Tsalka

Zalka (Georgian წალკა, Ծալկա Armenian, Greek Τσαλκα / Tsalka ) is a town in south Georgia, in the region of Lower Kartli ( Kvemo Kartli ). It is the administrative seat of the homonymous municipality Zalka and has about 2,000 inhabitants ( 2009).

Zalka is one of the places in Georgia where ethnic Georgians towards members of other ethnic groups, here Armenians and Greeks, are in the minority.

Location

The place is located in the south-central part of Georgia approximately 60 line kilometers west-southwest of the capital, Tbilisi, on the southern edge of the located at 1500 m to 1700 m above sea level Zalka plateau in Trialeti mountain range. Just north of the city of Kura Creek Chrami is dammed to Zalka reservoir and leaves the lake at first by the city fluent continue in a southeasterly direction through a narrow gorge.

History

As a founding year is 1829, when the authorities of the Russian Empire Pontic Greeks and Urum allowed from the Ottoman Empire, to settle there. These Greeks came from areas of the Ottoman Empire, which had been conquered in the Russian-Turkish war 1828-1829 by the Russian army, after the peace of Adrian Opel but fell back to the Ottoman Empire. The Greeks founded first five kilometers northeast of the present location Baschtascheni Zalka, shortly afterwards, a number of other places, including the place of today's Zalka the village Barmaksisi ( Georgian name form ბარმაქსიზი, of Turkish Barmaksiz ).

In connection with the establishment of Zalka Reservoir and several hydropower plants on Chrami from the 1930s the village to the logistical center for the construction was in 1932 renamed in Zalka and raised to the urban-type settlement. After establishment of several industries (mechanical engineering, textile and food industry, construction industry ) and the construction of a railway line in 1984 was the award of the town law.

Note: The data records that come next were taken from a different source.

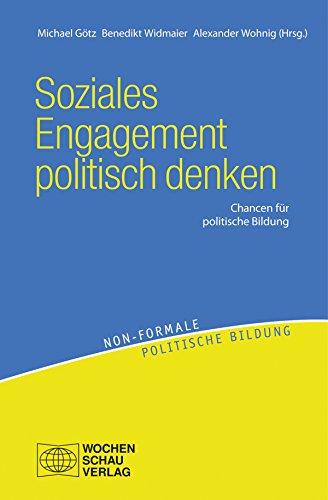 Soziales Engagement politisch denken: Chancen für Politische Bildung (non-formale politische Bildung)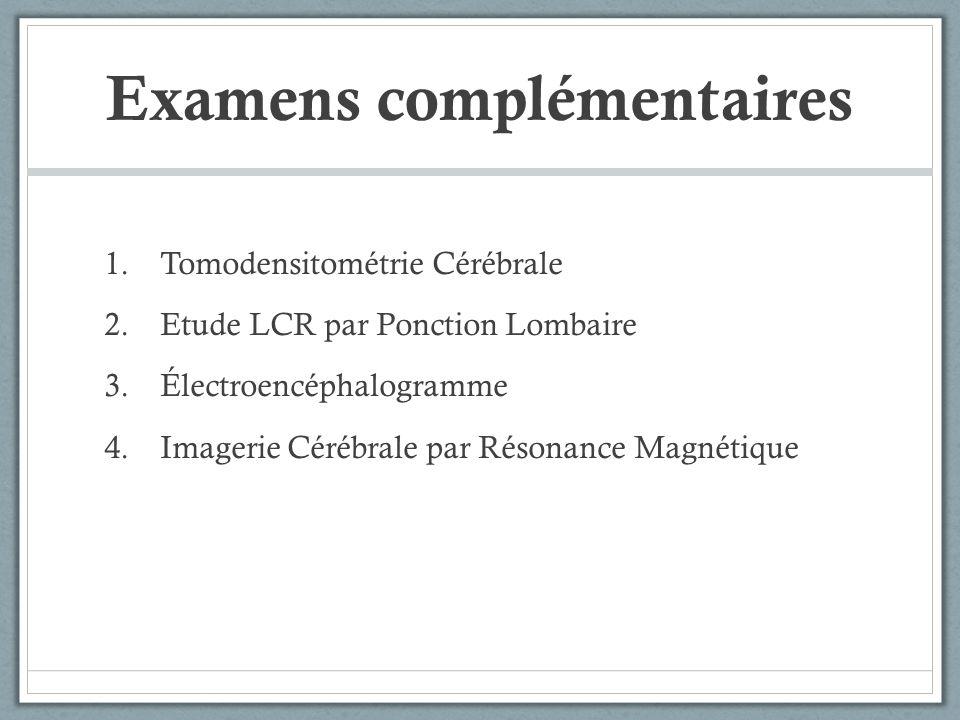 Examens complémentaires 1.Tomodensitométrie Cérébrale 2.Etude LCR par Ponction Lombaire 3.Électroencéphalogramme 4.Imagerie Cérébrale par Résonance Ma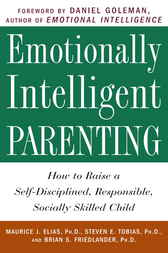 Emotionally Intelligent Parenting by Maurice J. Phd Elias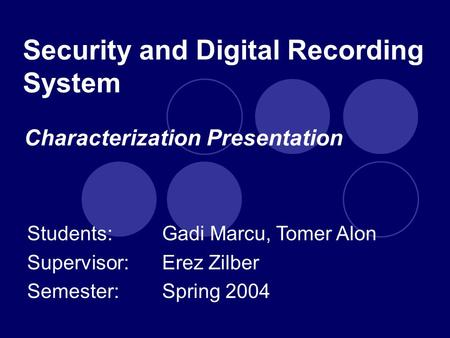 Security and Digital Recording System Students: Gadi Marcu, Tomer Alon Supervisor: Erez Zilber Semester:Spring 2004 Characterization Presentation.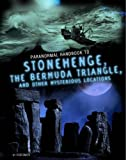 Handbook to Stonehenge, the Bermuda Triangle, and Other Mysterious Locations (Edge Books: Paranormal Handbooks)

Towards the end of the 1980s, and especially after the collapse of the Soviet Union have immigrated to the 1990s, a significant part of the Greek population of the area and the city Zalka to Russia (primarily in the North Caucasus ) and to Greece. The population of the city dropped to 2002 compared to 1989 to less than a quarter; the proportion of the Greek population in Rajon (corresponding to the present-day municipality ) Zalka from 61% to 22% ( 55 % Armenians, Georgians 12 %, Azeri 10%). Instead of the Greeks was a smaller number of Georgian refugees from Abkhazia and South Ossetia after Zalka and in the surrounding area considered due to its high, relatively sparsely vegetated location as one of the most inhospitable of Georgia. There is the consideration to compensate for the decline in population by returning a voluntary settlement " meschetischer Turks" from the Central Asian successor states of the Soviet Union, whose ancestors had been deported in 1944 from the former Georgian SSR.

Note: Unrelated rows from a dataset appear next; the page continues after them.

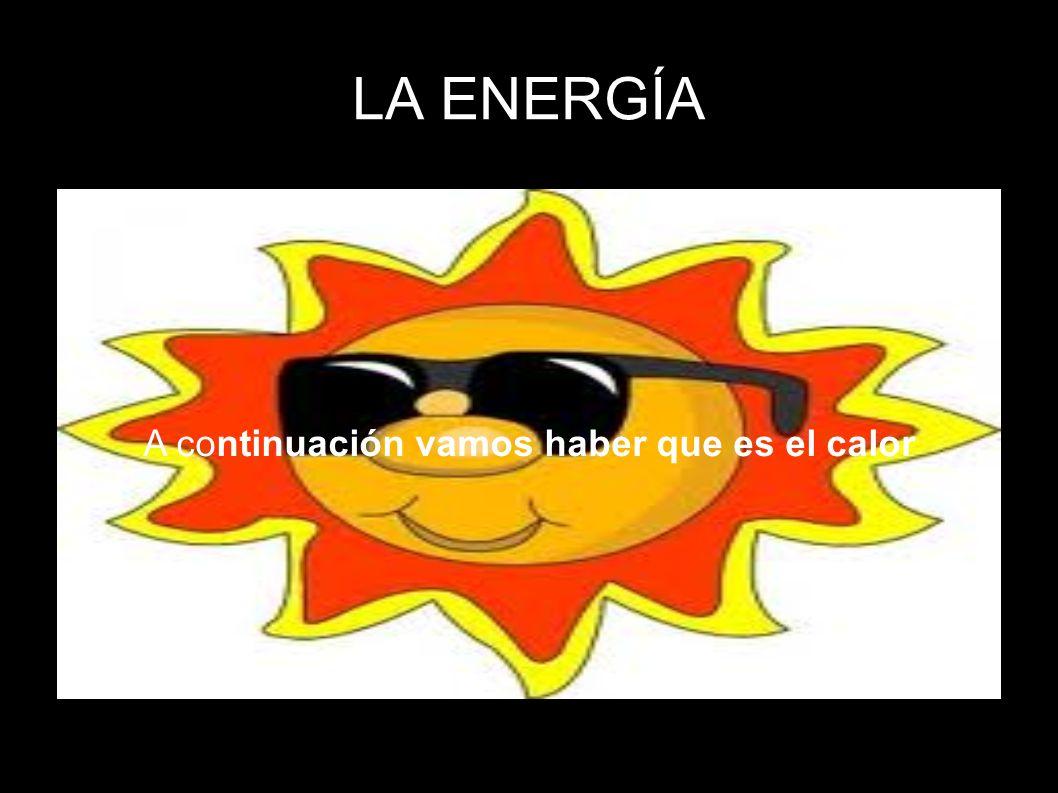 LA ENERGÍA A continuación vamos haber que es el calor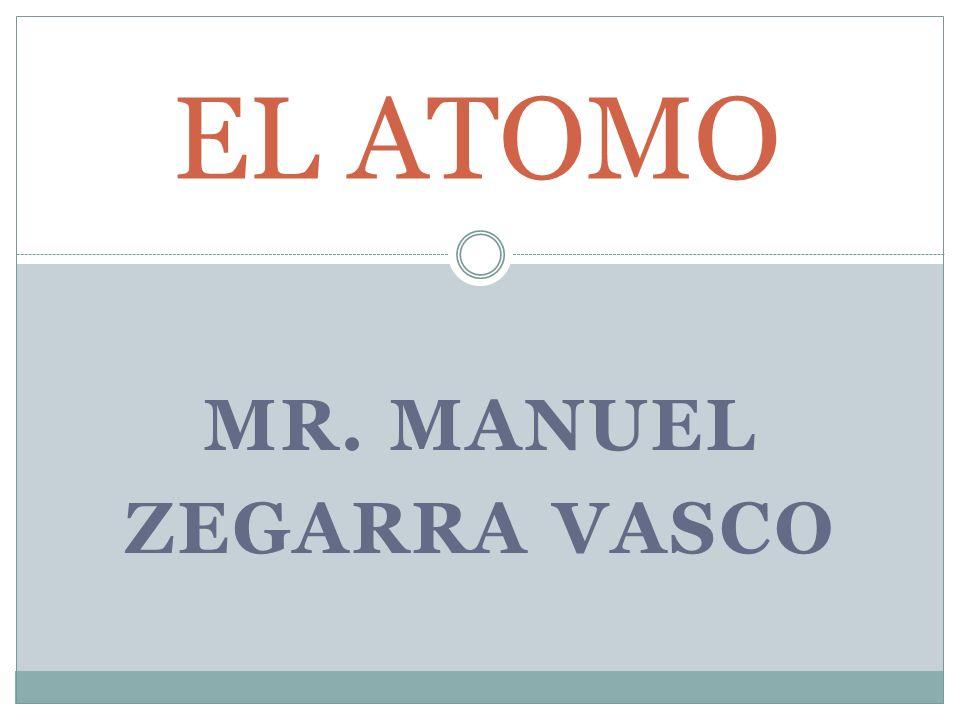 MR. MANUEL ZEGARRA VASCO EL ATOMO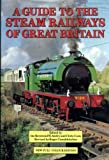 Guide to the Steam Railways of Great Britain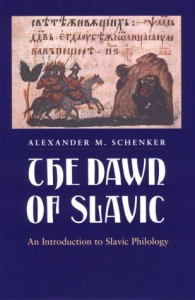 The Dawn of Slavic: An Introduction to Slavic Philology - Alexander M. Schenker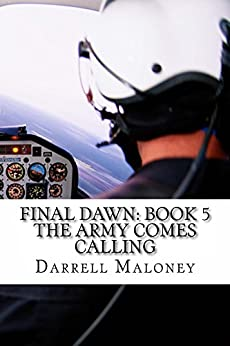 The Army Comes Calling (Final Dawn Book 5) by [Darrell Maloney]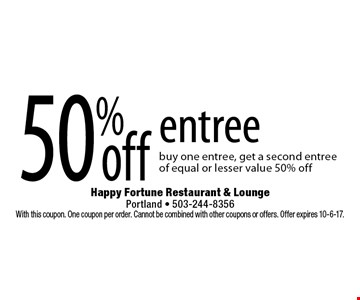 50% off entree. Buy one entree, get a second entree of equal or lesser value 50% off. With this coupon. One coupon per order. Cannot be combined with other coupons or offers. Offer expires 10-6-17.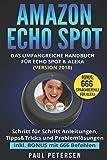 Amazon Echo Spot: Das umfangreiche Handbuch für Echo Spot & Alexa (Version 2018) - Schritt für Schritt Anleitungen, Ti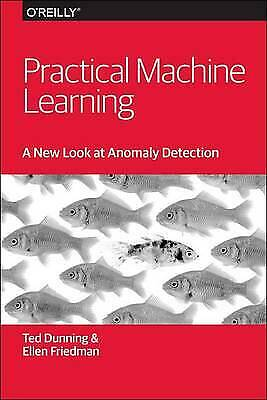 Practical Machine Learning: A New Look At Anomaly Detection - 9781491911600 • 12.71£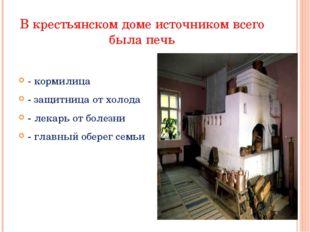 В крестьянском доме источником всего была печь - кормилица - защитница от хол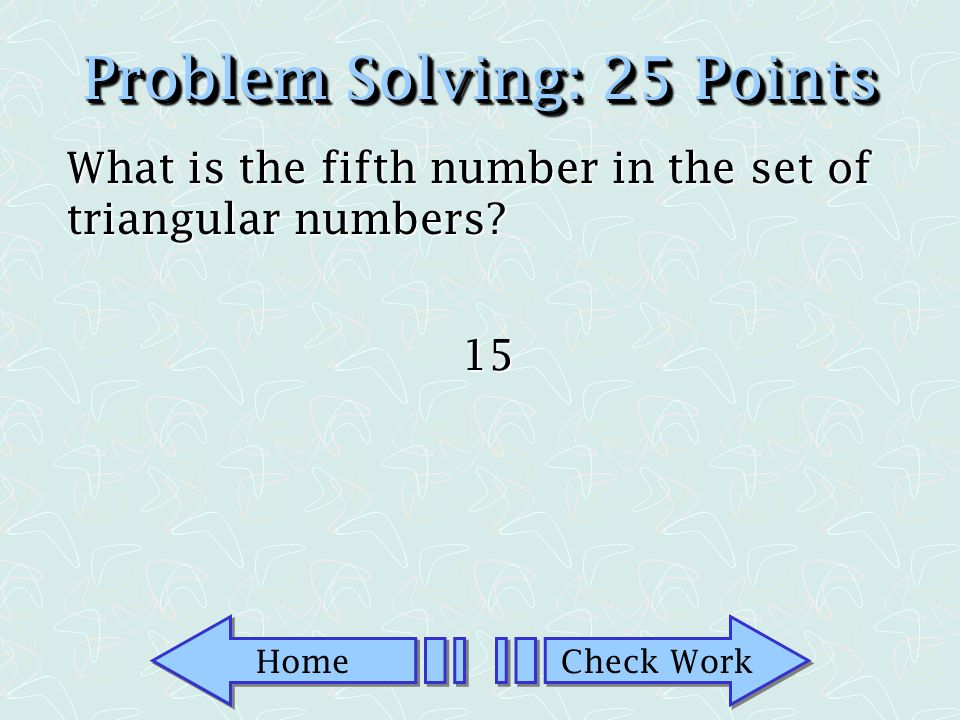 Home Check Work Problem Solving: 10 Points Find a pattern in the following sequence and write the next term: 3, 5, 11, 21, 35 53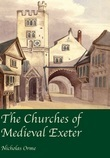 The Churches of Medieval Exeter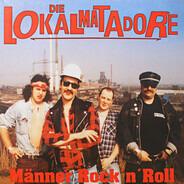Die Lokalmatadore - Männer Rock'n'roll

Note: 1959-2002 census data, in 2009 calculation

Culture and sights

In Zalka a church from the 19th century has survived. In addition, in the village there is a bust of the classical Greek philosopher Aristotle.

Economy and infrastructure

Expenses incurred during the Soviet period industries are out of service. The north of the city Zalka Reservoir is used for power generation.

The leading through the city railway line, which in Marneuli of the route Tbilisi - Gyumri - branches Yerevan and leads to Akhalkalaki, whose construction began in the 1980s, was able to resume regular operations due to political and economic difficulties after the year 2000. It is planned to develop it as a section of the railway project Kars - Baku. The highway from Tbilisi to Akhalkalaki near the Turkish border runs through Zalka.